Sometimes a fighter will imply they’ve seen it all in this game. Former MMA champion turned commentator Brian Stann, who visited with Caged Insider yesterday, has a better argument than most.

Stann retired from MMA competition last year, having amassed 13 career wins against the likes of Doug Marshall, who Stann defeated for the WEC Light Heavyweight title in 2010, and Chris Leben, who was then riding high on a three-fight UFC winning streak back in 2011. Along the way, the “All-American” had memorable battles against the likes of Michael Bisping (pictured above, in 2012), and Wanderlei Silva last year. The epic brawl with in Japan against Silva would be named “Fight of the Night” by the UFC, the third time Stann received that honor.

Today, Stann can be seen behind the microphone for UFC broadcasts, as well as for college football on FOX. In fact, the former US Naval Academy football standout, and later decorated US Marine, will leave for Brazil today as part of the commentary team for Sunday’s Ultimate Fight Night 38. The broadcast will feature the second bout between two legends of the sport, Dan Henderson and Mauricio “Shogun” Rua.

Stann has seen, and been a part of, a lot of great fights in his time, but he can’t wait for this one.

Dan Henderson
Dan Henderson

“This is a fight which I admired,” Stann gushes of the first Rua vs. Henderson bout in 2011, often regarded as among the best in MMA history. “I watched that first fight in awe. How two men hit their wall in round three and just drove right through it. When you can see that level of determination and heart? All men and women who share my values, and things I love in life, would be awestruck by that! I’m really excited to see that (again), and there are some match-ups on this card that have the opportunity to become classic match-ups as well.”

“These are all great match-ups,” he says of Ultimate Fight Night 38’s card. “But with Dan Henderson and ‘Shogun” Rua, you’ve got relevancy in the top five in the light heavyweight world on the line. One of these guys is going to stay relevant in this weight class — the other, people are going to say, well, maybe their time as a title challenger has passed.”

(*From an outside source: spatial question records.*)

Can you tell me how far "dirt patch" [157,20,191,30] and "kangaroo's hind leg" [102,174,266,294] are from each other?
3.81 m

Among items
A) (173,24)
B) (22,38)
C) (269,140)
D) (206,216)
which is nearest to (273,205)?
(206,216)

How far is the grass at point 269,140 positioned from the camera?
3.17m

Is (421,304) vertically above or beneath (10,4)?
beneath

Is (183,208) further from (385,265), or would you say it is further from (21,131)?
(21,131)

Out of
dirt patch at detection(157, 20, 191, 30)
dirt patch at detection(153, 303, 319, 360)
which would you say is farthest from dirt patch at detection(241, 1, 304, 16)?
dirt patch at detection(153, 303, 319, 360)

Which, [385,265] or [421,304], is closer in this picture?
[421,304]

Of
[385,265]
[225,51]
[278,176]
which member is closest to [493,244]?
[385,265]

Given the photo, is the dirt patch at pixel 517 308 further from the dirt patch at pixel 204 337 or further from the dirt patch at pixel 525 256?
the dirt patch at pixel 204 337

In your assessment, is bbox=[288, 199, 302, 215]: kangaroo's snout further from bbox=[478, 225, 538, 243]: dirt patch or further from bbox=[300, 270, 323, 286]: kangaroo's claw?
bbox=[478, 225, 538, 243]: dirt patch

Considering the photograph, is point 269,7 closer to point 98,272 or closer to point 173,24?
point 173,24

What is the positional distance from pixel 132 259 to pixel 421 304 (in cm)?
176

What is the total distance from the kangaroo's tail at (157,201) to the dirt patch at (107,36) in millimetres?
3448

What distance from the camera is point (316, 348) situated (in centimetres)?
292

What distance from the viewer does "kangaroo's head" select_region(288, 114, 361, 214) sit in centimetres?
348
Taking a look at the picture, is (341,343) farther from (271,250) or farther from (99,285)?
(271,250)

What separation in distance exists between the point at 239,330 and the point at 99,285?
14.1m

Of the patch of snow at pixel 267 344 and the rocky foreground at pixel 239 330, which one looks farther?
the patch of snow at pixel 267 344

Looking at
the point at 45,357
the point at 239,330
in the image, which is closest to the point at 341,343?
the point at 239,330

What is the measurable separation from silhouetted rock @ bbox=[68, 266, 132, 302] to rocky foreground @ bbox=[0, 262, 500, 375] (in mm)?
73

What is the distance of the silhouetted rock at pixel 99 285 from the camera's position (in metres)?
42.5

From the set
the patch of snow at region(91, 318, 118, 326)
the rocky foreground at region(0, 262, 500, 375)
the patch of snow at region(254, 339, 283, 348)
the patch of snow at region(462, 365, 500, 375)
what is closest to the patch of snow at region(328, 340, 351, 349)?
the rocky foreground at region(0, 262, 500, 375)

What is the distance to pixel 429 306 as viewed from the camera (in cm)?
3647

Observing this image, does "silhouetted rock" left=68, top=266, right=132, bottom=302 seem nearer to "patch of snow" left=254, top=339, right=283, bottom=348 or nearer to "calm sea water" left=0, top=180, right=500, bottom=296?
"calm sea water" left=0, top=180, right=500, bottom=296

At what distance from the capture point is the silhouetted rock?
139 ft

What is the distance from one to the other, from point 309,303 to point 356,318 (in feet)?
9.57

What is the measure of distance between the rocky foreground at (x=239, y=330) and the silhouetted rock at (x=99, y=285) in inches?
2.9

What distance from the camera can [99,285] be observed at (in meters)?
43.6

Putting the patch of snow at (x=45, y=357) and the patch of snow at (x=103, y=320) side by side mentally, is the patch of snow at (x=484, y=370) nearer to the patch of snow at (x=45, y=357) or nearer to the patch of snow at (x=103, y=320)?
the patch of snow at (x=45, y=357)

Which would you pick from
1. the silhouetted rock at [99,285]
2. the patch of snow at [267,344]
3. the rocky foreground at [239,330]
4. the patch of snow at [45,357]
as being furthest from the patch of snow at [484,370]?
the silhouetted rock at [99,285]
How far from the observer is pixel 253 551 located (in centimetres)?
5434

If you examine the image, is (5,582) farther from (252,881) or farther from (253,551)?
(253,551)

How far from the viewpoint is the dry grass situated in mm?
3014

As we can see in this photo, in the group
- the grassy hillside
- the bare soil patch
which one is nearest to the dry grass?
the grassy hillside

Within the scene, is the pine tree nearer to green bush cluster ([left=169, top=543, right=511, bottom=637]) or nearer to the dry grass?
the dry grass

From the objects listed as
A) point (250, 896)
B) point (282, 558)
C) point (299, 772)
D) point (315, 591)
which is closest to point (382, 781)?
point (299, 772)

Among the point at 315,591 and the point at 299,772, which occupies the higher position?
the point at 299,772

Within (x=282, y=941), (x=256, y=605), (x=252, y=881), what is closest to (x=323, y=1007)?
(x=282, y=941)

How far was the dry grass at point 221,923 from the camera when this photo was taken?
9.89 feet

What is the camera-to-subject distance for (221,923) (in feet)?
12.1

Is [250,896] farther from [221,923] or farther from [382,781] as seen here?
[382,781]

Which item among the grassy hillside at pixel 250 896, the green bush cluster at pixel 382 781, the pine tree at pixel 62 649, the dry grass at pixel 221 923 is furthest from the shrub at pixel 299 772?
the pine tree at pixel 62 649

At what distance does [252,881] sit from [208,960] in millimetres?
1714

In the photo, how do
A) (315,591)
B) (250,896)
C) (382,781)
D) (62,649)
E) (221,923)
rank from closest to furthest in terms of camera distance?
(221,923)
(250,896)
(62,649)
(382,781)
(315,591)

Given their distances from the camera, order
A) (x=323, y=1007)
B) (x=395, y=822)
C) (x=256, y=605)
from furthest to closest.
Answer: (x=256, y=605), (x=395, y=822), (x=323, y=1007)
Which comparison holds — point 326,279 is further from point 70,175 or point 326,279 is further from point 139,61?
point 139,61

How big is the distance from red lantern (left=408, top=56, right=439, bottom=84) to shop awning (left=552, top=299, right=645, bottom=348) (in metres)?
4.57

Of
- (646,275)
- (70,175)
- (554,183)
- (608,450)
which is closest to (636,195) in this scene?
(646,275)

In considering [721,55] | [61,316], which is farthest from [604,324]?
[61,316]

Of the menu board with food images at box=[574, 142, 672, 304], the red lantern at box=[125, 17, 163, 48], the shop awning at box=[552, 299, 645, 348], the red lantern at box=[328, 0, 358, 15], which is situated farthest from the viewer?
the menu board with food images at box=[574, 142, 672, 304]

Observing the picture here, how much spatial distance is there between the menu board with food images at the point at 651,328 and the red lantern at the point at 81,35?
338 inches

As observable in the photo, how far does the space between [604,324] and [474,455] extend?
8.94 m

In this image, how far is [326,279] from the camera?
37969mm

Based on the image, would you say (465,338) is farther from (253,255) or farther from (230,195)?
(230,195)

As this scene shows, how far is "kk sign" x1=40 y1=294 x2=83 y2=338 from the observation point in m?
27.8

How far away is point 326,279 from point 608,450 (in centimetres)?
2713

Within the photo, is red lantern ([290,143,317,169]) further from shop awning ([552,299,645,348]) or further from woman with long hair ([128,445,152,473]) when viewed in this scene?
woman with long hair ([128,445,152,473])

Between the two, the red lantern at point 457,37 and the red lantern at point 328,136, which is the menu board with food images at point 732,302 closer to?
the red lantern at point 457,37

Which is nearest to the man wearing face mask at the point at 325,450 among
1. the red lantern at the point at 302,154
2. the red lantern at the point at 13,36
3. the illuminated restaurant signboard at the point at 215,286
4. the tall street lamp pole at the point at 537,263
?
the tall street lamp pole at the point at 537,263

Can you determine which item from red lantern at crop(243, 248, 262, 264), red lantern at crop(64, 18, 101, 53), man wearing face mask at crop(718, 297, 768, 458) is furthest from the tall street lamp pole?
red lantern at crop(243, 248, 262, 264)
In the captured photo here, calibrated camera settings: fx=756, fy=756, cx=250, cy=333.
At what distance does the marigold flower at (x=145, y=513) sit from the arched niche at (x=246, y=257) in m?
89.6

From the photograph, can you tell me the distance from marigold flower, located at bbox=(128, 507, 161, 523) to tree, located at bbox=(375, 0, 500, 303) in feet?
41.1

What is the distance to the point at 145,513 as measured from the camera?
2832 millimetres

Both Henderson and Rua have Hall of Fame credentials, and are both ranked among the top ten light heavyweights in the UFC. But, both have been through the ringer of late: Rua only recently halted a two fight losing streak with a December knockout win over James Te-Huna, and Henderson has lost three consecutive bouts. In addition, Sunday’s bout would appear to be the last fight for Henderson with the benefit of Testosterone Replacement Therapy (TRT), which was recently abolished by athletic commissions worldwide.

The end of the controversial treatment leaves Henderson standing at a crossroads in his career.

“If he loses this fight he will have lost several in a row, and not being able to use testosterone, it’s going to make people question if he should continue fighting,” Stann says. “Fans are pretty fickle when it comes to that. It doesn’t play too much into this fight; we should the same Dan Henderson we always see. But, it will definitely play into his next fight.”

Still, Stann continues, “We have to keep in mind, he fights the best in the world. He lost to Lyoto Machida in a really odd decision. He lost to Rashad Evans, who is one of the greatest fighters in the world. He lost to Vitor Belfort in devastating fashion – and that’s how everybody has lost to Vitor recently. It’s not like he lost to bums.”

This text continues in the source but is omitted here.